On January 27, 1919, Makino read a statement to the Supreme Council in which he reminded his audience how seizing the islands from Germany had kept the shipping lanes safe during the war. The locals, he said, sounding like any other imperialist, were a primitive people who could only benefit from Japan's protection and benevolence. Wilson mildly reiterated his preference for mandates as opposed to outright possession. He was not prepared to confront Japan on the islands, because he was disputing its other demands, for instance for the German concessions in China. He confined himself to saying that the United States could not accept a Japanese mandate over Yap, which lies at the western end of the Carolines and was a major nexus for international cables. The Americans were to raise the issue of some form of international control from time to time over the next few years, but with no success. When the mandates were finally divided in May 1919, Japan got all the islands it wanted.
27

In the interwar years Japan did what the American navy had feared. Although the mandate terms forbade the establishment of military bases or the building of fortifications, this proved impossible to enforce. While foreigners found it increasingly difficult to visit the islands, Japan moved in settlers and the military. Japanese contractors built big new harbors and Truk, in the Carolines, was turned into Japan's main South Pacific naval base.
28
In the war to come, what had been obscure islands—Tinian, Saipan, Truk—became the sites of great battles.

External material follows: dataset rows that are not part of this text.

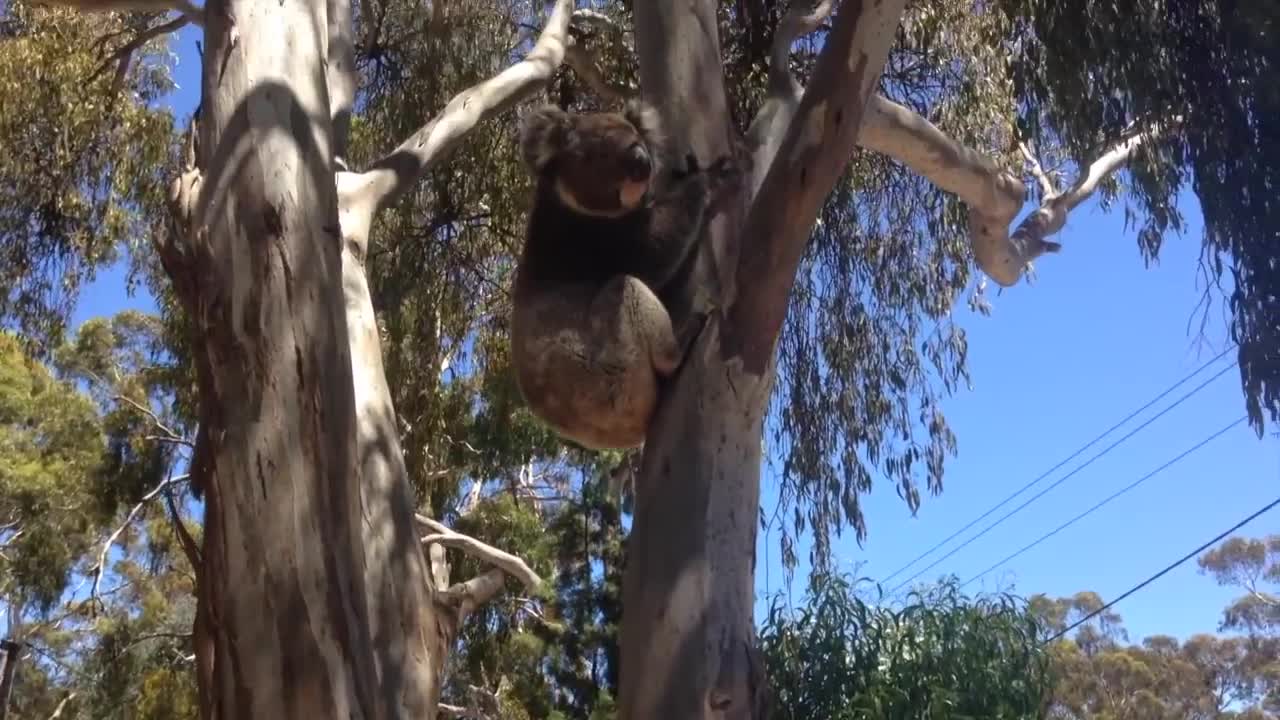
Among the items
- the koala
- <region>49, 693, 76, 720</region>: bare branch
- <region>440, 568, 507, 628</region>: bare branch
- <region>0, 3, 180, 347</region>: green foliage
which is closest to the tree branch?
the koala

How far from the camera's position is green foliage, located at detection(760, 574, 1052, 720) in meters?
4.67

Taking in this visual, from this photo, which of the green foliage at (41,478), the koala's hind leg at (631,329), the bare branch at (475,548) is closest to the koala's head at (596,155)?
the koala's hind leg at (631,329)

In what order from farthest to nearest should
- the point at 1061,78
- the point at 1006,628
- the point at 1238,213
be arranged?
1. the point at 1006,628
2. the point at 1061,78
3. the point at 1238,213

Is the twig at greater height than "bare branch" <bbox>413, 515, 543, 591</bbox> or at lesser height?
greater

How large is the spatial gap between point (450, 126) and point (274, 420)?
2.57 metres

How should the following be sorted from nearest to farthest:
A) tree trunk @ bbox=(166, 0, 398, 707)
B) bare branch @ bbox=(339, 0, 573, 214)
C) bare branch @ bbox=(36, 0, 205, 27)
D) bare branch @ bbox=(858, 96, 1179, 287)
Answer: tree trunk @ bbox=(166, 0, 398, 707) → bare branch @ bbox=(36, 0, 205, 27) → bare branch @ bbox=(339, 0, 573, 214) → bare branch @ bbox=(858, 96, 1179, 287)

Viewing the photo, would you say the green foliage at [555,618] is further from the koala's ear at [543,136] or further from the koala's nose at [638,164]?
the koala's nose at [638,164]

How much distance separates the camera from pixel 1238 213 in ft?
12.3

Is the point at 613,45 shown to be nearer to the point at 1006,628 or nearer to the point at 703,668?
the point at 1006,628

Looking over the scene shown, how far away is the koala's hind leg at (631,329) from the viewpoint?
318 cm

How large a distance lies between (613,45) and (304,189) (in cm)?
470

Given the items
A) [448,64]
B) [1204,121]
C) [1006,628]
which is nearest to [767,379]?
[1204,121]

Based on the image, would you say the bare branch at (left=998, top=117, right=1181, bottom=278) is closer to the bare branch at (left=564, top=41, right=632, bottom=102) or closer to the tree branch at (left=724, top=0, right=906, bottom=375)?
the bare branch at (left=564, top=41, right=632, bottom=102)

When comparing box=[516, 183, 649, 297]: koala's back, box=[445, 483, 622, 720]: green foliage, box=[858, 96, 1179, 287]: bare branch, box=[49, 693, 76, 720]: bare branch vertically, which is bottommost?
box=[516, 183, 649, 297]: koala's back
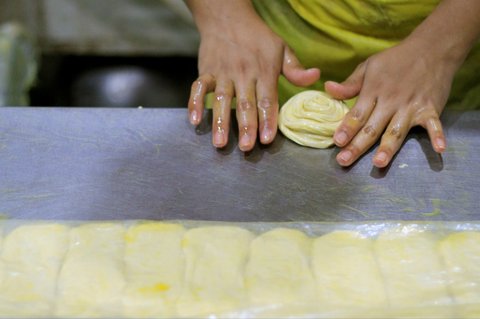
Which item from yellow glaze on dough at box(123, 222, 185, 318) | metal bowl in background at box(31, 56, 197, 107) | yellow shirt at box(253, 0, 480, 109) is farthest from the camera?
metal bowl in background at box(31, 56, 197, 107)

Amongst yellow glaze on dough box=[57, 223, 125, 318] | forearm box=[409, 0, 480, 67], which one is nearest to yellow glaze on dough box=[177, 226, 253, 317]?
yellow glaze on dough box=[57, 223, 125, 318]

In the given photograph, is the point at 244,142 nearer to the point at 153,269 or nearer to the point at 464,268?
the point at 153,269

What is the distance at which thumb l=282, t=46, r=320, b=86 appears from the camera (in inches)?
89.7

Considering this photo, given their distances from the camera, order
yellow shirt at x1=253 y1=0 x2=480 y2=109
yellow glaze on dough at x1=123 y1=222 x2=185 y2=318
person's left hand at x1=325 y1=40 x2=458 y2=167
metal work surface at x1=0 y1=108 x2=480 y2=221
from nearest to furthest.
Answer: yellow glaze on dough at x1=123 y1=222 x2=185 y2=318
metal work surface at x1=0 y1=108 x2=480 y2=221
person's left hand at x1=325 y1=40 x2=458 y2=167
yellow shirt at x1=253 y1=0 x2=480 y2=109

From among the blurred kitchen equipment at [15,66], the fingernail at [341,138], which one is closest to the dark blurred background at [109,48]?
the blurred kitchen equipment at [15,66]

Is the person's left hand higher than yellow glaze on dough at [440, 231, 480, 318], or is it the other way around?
the person's left hand

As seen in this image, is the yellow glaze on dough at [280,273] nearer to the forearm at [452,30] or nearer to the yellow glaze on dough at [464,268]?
the yellow glaze on dough at [464,268]

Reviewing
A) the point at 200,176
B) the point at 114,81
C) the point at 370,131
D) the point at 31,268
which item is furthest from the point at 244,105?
the point at 114,81

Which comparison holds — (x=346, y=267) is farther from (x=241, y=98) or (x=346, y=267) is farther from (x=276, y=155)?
(x=241, y=98)

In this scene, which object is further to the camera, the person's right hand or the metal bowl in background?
the metal bowl in background

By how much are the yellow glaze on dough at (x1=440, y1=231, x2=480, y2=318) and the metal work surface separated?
0.10 meters

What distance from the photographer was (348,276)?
71.4 inches

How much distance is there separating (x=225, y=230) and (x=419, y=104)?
0.82 metres

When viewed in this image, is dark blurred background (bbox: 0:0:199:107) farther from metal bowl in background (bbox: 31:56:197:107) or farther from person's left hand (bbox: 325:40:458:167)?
person's left hand (bbox: 325:40:458:167)
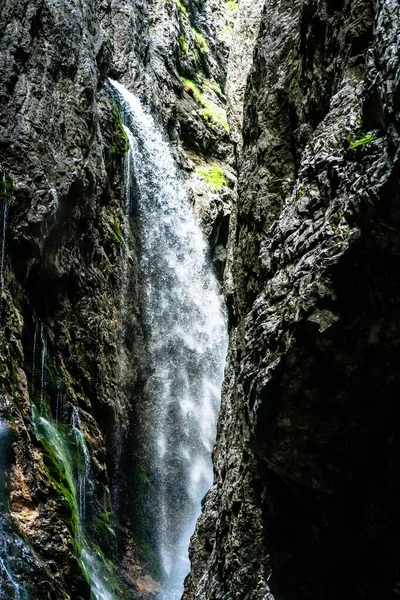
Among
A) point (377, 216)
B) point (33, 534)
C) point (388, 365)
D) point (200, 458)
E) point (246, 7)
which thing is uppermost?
point (246, 7)

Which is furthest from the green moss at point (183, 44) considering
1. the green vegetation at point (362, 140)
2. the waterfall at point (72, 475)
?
the green vegetation at point (362, 140)

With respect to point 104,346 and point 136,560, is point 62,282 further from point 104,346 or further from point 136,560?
point 136,560

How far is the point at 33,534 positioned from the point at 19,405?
8.29 ft

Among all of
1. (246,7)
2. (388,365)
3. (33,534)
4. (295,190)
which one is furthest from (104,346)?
(246,7)

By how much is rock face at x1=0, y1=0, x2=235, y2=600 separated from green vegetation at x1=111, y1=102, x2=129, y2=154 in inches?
2.8

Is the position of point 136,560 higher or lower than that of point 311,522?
higher

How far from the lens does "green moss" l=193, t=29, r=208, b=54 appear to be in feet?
106

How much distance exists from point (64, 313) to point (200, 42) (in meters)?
23.4

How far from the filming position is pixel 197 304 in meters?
24.0

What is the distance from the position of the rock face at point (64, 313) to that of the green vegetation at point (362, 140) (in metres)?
7.76

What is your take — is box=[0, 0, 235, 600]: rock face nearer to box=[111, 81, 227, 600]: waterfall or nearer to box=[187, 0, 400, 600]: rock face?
box=[111, 81, 227, 600]: waterfall

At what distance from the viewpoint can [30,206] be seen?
12.6 metres

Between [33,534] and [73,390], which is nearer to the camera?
[33,534]

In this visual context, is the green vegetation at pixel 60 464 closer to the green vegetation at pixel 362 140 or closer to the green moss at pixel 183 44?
the green vegetation at pixel 362 140
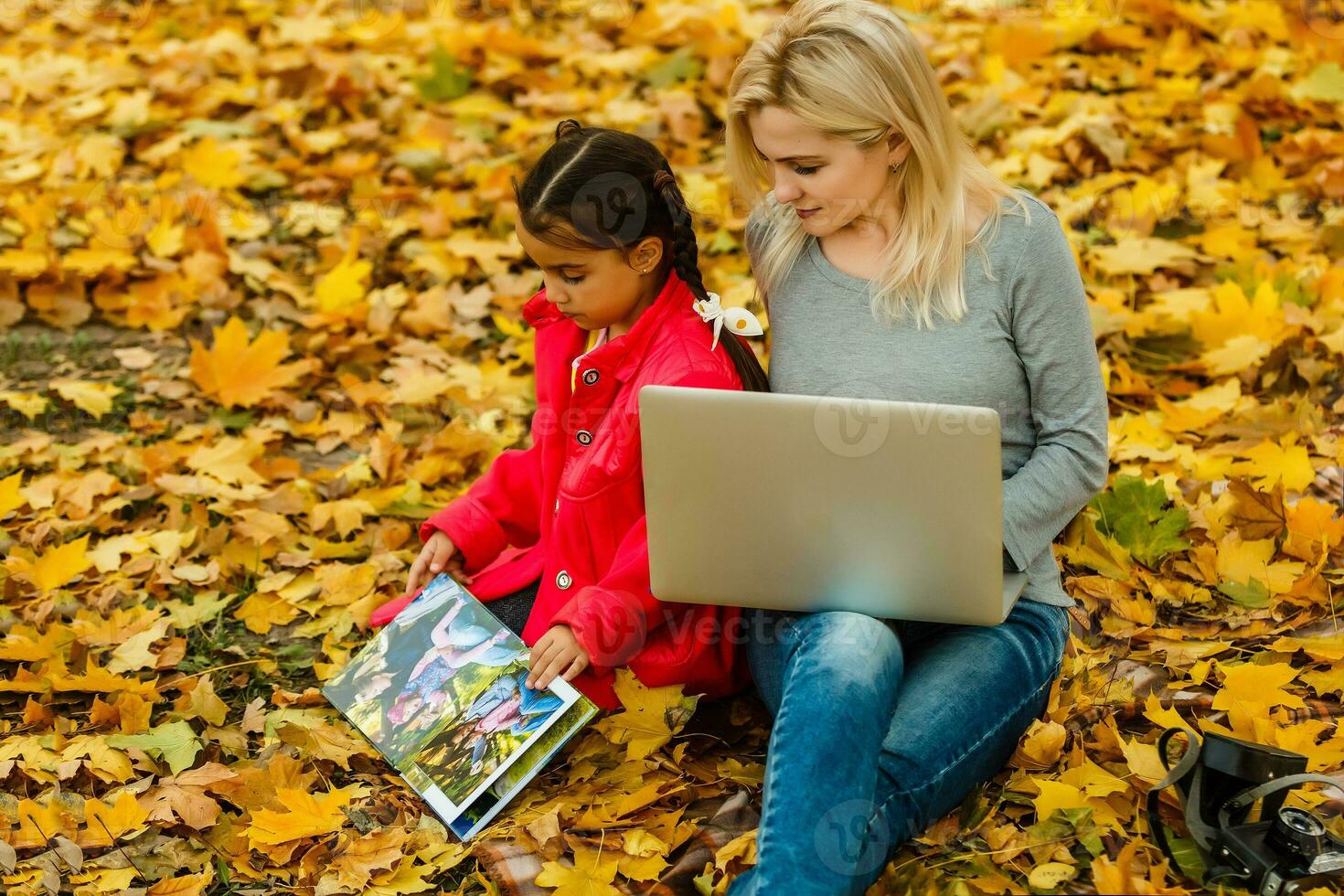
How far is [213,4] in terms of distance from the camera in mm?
5688

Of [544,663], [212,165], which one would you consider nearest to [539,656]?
[544,663]

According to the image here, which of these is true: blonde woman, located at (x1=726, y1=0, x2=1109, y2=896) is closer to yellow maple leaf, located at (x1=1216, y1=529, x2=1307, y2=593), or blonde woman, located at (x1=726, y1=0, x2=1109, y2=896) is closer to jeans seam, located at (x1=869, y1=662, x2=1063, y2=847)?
jeans seam, located at (x1=869, y1=662, x2=1063, y2=847)

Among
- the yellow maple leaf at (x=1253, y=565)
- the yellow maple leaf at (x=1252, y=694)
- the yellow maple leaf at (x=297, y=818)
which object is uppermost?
the yellow maple leaf at (x=1252, y=694)

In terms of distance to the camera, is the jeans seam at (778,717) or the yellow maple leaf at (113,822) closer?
the jeans seam at (778,717)

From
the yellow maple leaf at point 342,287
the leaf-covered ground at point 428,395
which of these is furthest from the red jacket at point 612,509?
the yellow maple leaf at point 342,287

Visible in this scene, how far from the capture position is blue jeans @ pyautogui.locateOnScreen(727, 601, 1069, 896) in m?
1.86

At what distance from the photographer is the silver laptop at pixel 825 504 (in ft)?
5.95

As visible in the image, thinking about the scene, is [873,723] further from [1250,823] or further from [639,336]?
[639,336]

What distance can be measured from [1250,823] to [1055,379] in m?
0.77

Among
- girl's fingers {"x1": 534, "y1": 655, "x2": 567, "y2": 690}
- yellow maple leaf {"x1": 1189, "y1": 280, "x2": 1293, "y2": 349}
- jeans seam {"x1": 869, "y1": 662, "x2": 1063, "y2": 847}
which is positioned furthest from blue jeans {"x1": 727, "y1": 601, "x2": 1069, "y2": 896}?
yellow maple leaf {"x1": 1189, "y1": 280, "x2": 1293, "y2": 349}

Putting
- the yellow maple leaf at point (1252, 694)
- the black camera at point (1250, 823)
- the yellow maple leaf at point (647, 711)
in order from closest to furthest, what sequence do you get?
1. the black camera at point (1250, 823)
2. the yellow maple leaf at point (1252, 694)
3. the yellow maple leaf at point (647, 711)

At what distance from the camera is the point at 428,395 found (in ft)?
11.5

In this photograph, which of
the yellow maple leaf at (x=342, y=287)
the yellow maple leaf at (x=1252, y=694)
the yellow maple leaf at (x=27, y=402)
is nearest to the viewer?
the yellow maple leaf at (x=1252, y=694)

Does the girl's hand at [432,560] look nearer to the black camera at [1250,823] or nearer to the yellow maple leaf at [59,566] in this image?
the yellow maple leaf at [59,566]
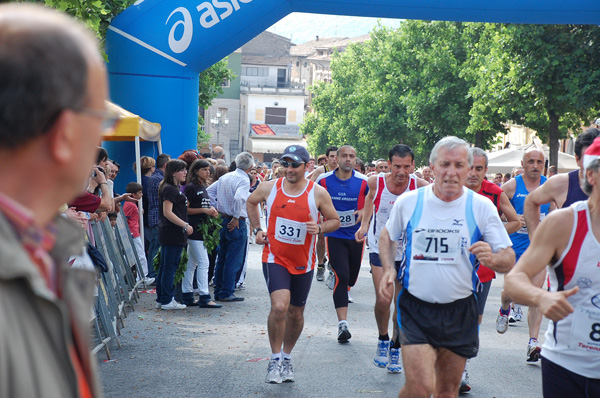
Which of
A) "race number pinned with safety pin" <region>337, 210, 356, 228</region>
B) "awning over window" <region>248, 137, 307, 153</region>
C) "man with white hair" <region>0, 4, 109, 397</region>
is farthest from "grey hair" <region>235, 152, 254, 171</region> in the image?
"awning over window" <region>248, 137, 307, 153</region>

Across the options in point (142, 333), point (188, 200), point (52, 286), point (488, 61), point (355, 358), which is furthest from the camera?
point (488, 61)

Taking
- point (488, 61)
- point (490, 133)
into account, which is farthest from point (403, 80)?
point (488, 61)

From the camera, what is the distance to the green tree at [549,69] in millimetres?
22141

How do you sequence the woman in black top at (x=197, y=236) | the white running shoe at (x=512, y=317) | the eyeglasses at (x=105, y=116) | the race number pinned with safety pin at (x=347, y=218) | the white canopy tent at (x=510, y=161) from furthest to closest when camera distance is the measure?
the white canopy tent at (x=510, y=161) → the woman in black top at (x=197, y=236) → the white running shoe at (x=512, y=317) → the race number pinned with safety pin at (x=347, y=218) → the eyeglasses at (x=105, y=116)

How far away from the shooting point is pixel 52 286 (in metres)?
1.55

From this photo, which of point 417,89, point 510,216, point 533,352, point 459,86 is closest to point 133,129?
point 510,216

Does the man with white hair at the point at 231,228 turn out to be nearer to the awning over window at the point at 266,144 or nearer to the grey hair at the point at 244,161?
the grey hair at the point at 244,161

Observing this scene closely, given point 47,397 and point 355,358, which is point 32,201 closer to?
point 47,397

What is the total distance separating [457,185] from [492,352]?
431 cm

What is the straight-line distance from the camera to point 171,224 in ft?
36.7

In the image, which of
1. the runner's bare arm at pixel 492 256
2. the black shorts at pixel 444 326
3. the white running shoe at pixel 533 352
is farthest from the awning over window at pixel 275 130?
the runner's bare arm at pixel 492 256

What came to be known as “the racial equality clause” in the League covenant turned out to be far more problematic. In the years before the war, Japanese businessmen complained that they were frequently humiliated when they traveled abroad. In California, Japanese nationals first lost the right to buy land, then the right to lease it, and finally the right to bring their wives to join them. In 1906 the San Francisco School Board voted to send Chinese and Japanese children (of whom there were fewer than a hundred in total) to segregated classes lest they overwhelm the white children. Japanese (and Chinese and Indian) immigrants found it more and more difficult to get into Canada and the United States, and impossible to enter Australia. Even during the war, when Japan was fighting as an ally of the British empire, its nationals continued to be excluded.